Introduced by Tabasco sauce magnate E.A. McIlhenny in the 1930s, the nutria have been especially damaging to the marshland ecology in the Mississippi Delta following Hurricanes Rita and Katrina in 2005.

McIlhenny wanted to expand the fur trade in Louisiana so he bought about two dozen nutria but eventually set them loose. The original few animals bred an estimated 20 million animals within two decades, according to a wildlife group in Maryland that tracks nutria data.

Nutria in Louisiana wetland (Photo by Mike Dunn courtesy North Carolina Museum of Natural Sciences)

As the international fur market began to shrink in the mid-1980s, the decline in fur trapping resulted in overpopulation of nutria. Annual aerial surveys from 1993 to 2001 indicated that some 100,000 acres have been impacted coastwide.

Now, Professor Athula Attygalle, an expert in molecular chemistry and mass-spectrometry based at Stevens Institute of Technology in Hoboken, New Jersey, and a team of scientists from Cornell University and University of Iowa, have found a compound the nutria like that does not damage the environment.

"Several volatile compounds, including terpenoids, fatty alcohols, fatty acids and some of their esters, were identified from solvent extracts prepared from anal scent glands of nutria," said Attygalle.

"These compounds can serve as a powerful attractant to the animals, and thus, when applied strategically, serve as a tool in the efforts to control their spread in the easily damaged coastal ecosphere," he said.

While federal agencies have looked at various poisoning methods, none of those efforts has gone very far because of their harmful effects on other species.

The Coastwide Nutria Control Program, which began in November 2002, consists of an economic incentive payment of $5 per nutria tail delivered by registered participants to collection centers established in coastal Louisiana. The goal of the program is to encourage the harvest of up to 400,000 nutria annually from coastal Louisiana.

Vegetative damage caused by nutria has been documented in at least 11 Coastal Wetlands Planning Protection and Restoration Act project sites in the Barataria-Terrebonne Basins.

When vegetation is removed from the surface of the marsh, as a result of over grazing by nutria, the fragile soils are exposed to erosion through tidal action.

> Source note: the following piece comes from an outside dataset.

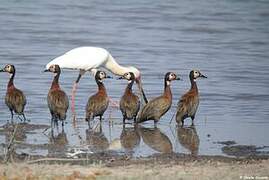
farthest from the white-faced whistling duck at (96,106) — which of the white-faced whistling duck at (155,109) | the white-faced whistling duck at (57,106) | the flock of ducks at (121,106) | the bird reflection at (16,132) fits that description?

If damaged areas do not revegetate quickly, they will become open water as tidal scour removes soil and lowers elevation. Frequently, the plants' root systems are damaged, making recovery through vegetative regeneration slow.

The work of Professor Attygalle and his associates offers an alternative to hunting and trapping, or ecologically harmful poisoning, in the management of the nutria population.